# Introducing a kitten to a dog



## Passman86 (Aug 13, 2012)

Hey everybody, 

My girlfriend currently has a kitten that is around the 12 to 14 week age that she needs to introduce to a dog. Currently the kitten lives with her in her own place, but in December is moving back in with her mom who has a 5 year old dog, unfortunately I don't know the bread of dog, just that she's small, fast and a lot of fun. Now, the dog has lived with another category for about a year with no problems, so she is happy to meet the new kitten. 

Unfortunately, my girlfriend over the weekend decide to introduce them herself, on her own. The kitten was playing in the living room, minding her own business when my girlfriend appeared through the door with this bouncy dog. Immediately the cat went into arch mode and hissed like she was possessed. Thinking she was helping my girlfriend went over to pick the kitten up, resulting in a very very scratched and bitten arm. Later that day the kitten was happy again on her own, and playing with me so she seems okay for now. 

My question is, will this ordeal have any lasting effect on future meetings? They are going to have to meet as they will be living together by the end of the year. I've never been a cat or dog owner myself, but I have been round them plenty to know you don't just thrust them together for the first time they meet. 

Any advice on how to introduce them properly next time so there is no more destruction or injuries to humans or animals. 

Any help is much appreciated.


----------



## sbonnett76 (Apr 6, 2010)

Hi there,

We had a slightly different situation in that we have 2 x 3 year old cats and we brought a rescue dog into the home.

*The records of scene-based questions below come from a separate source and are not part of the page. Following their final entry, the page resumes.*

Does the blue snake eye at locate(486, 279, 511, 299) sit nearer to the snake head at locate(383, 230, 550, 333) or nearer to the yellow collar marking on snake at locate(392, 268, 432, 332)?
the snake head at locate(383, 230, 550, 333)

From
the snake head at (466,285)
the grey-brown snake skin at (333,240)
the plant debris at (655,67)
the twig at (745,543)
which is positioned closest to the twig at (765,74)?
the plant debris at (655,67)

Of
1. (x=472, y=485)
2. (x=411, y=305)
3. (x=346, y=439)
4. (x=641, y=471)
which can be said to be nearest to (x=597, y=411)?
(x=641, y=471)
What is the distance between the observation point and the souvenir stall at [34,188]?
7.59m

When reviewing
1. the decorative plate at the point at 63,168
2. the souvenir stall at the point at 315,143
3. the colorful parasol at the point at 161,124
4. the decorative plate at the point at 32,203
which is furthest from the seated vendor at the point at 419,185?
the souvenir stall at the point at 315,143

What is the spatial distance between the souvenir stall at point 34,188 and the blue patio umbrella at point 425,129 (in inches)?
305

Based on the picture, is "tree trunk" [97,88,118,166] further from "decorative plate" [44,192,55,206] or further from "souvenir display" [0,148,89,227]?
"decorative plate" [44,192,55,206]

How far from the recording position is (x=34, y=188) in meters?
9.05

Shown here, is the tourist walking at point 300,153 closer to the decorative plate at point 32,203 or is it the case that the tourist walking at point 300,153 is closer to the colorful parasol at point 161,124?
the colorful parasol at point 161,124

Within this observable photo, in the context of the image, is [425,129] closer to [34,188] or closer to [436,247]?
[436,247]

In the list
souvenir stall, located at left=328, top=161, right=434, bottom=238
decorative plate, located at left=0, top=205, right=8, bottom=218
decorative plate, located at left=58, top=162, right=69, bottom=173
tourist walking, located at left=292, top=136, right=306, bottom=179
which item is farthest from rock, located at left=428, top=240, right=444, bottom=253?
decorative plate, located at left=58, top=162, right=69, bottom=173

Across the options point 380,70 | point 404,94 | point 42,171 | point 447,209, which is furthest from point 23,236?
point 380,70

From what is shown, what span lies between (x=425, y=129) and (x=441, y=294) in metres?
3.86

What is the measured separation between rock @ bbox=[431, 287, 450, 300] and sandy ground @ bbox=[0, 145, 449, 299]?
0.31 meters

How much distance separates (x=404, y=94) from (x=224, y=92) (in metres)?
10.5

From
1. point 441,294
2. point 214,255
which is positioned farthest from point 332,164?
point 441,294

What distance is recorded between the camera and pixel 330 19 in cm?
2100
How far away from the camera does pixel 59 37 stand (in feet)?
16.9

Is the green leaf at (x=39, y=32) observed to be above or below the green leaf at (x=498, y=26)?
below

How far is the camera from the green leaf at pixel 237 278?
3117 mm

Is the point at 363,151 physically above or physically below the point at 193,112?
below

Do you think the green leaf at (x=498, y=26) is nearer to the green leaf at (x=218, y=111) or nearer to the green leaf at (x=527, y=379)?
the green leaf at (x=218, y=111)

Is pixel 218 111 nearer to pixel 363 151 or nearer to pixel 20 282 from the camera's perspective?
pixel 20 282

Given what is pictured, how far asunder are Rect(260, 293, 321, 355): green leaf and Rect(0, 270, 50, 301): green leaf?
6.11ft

We had been told by the rescue centre that Roxy (the dog) had been tested with cats and was fine - she clearly wasn't! Plus, our two cats had never really had much interaction with dogs. When we brought Roxy home 9 months ago, the cats relocated themselves upstairs and are only just starting to venture downstairs!

You have to be careful because there is SO much conflicting advice out there, a lot of what you do should be gut instinct. We have consulted three different behaviourists and all tell a different story! However, I'll pick out the key things from each of them, that just seem to make the most sense and you can use what you want.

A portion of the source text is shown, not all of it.